→ SOURCE TEXT:

>>>>

Modelling bistable tumour population dynamics to design effective treatment strategies

Despite recent advances in targeted drugs and immunotherapy, cancer remains “the emperor of all maladies” due to inevitable emergence of resistance. Drug resistance is thought to be driven by mutations and/or dynamic plasticity that deregulate pathway activities and regulatory programs of a highly heterogeneous tumour. In this study, we propose a modelling framework to simulate population dynamics of heterogeneous tumour cells with reversible drug resistance. Drug sensitivity of a tumour cell is determined by its internal states, which are demarcated by coordinated activities of multiple interconnected oncogenic pathways. Transitions between cellular states depend on the effects of targeted drugs and regulatory relations between the pathways. Under this framework, we build a simple model to capture drug resistance characteristics of BRAF-mutant melanoma, where two cell states are described by two mutually inhibitory – main and alternative – pathways. We assume that cells with an activated main pathway are proliferative yet sensitive to the BRAF inhibitor, and cells with an activated alternative pathway are quiescent but resistant to the drug. We describe a dynamical process of tumour growth under various drug regimens using the explicit solution of mean-field equations. Based on these solutions, we compare efficacy of three treatment strategies: static treatments with continuous and constant dosages, periodic treatments with regular intermittent phases and drug holidays, and treatments derived from optimal control theory (OCT). Based on these analysis, periodic treatments outperform static treatments with a considerable margin, while treatments based on OCT outperform the best periodic treatment. Our results provide insights regarding optimal cancer treatment modalities for heterogeneous tumours, and may guide the development of optimal therapeutic strategies to circumvent drug resistance and due to tumour plasticity.

<<<<

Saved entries
>>>>

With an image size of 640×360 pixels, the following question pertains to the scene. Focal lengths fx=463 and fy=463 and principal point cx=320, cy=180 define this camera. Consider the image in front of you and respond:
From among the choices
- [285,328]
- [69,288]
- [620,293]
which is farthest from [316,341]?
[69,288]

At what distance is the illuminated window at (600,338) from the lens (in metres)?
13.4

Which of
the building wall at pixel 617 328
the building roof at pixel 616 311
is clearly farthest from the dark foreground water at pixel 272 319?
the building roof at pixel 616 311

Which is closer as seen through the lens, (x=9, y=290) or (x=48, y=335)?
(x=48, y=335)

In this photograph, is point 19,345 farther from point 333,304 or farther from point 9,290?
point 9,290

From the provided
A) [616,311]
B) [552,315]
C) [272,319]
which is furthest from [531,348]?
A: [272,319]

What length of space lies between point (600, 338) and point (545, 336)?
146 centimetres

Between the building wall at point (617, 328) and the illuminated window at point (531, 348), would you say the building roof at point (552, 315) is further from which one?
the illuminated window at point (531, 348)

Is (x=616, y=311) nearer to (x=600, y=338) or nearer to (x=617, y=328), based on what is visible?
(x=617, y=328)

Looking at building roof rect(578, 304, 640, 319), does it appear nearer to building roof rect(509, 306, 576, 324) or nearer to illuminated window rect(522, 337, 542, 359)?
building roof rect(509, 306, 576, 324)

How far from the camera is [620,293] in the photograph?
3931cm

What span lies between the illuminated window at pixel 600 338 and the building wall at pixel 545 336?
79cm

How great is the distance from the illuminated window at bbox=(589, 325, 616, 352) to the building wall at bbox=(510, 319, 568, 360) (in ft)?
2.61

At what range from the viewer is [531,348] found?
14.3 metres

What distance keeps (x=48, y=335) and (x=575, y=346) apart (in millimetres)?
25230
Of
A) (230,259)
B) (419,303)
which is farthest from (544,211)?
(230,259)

<<<<

→ YOUR TASK: Reproduce the full text on bistable tumor population dynamics above, word for word.

→ ANSWER FOR THE TASK:
Modelling bistable tumour population dynamics to design effective treatment strategies

Despite recent advances in targeted drugs and immunotherapy, cancer remains “the emperor of all maladies” due to inevitable emergence of resistance. Drug resistance is thought to be driven by mutations and/or dynamic plasticity that deregulate pathway activities and regulatory programs of a highly heterogeneous tumour. In this study, we propose a modelling framework to simulate population dynamics of heterogeneous tumour cells with reversible drug resistance. Drug sensitivity of a tumour cell is determined by its internal states, which are demarcated by coordinated activities of multiple interconnected oncogenic pathways. Transitions between cellular states depend on the effects of targeted drugs and regulatory relations between the pathways. Under this framework, we build a simple model to capture drug resistance characteristics of BRAF-mutant melanoma, where two cell states are described by two mutually inhibitory – main and alternative – pathways. We assume that cells with an activated main pathway are proliferative yet sensitive to the BRAF inhibitor, and cells with an activated alternative pathway are quiescent but resistant to the drug. We describe a dynamical process of tumour growth under various drug regimens using the explicit solution of mean-field equations. Based on these solutions, we compare efficacy of three treatment strategies: static treatments with continuous and constant dosages, periodic treatments with regular intermittent phases and drug holidays, and treatments derived from optimal control theory (OCT). Based on these analysis, periodic treatments outperform static treatments with a considerable margin, while treatments based on OCT outperform the best periodic treatment. Our results provide insights regarding optimal cancer treatment modalities for heterogeneous tumours, and may guide the development of optimal therapeutic strategies to circumvent drug resistance and due to tumour plasticity.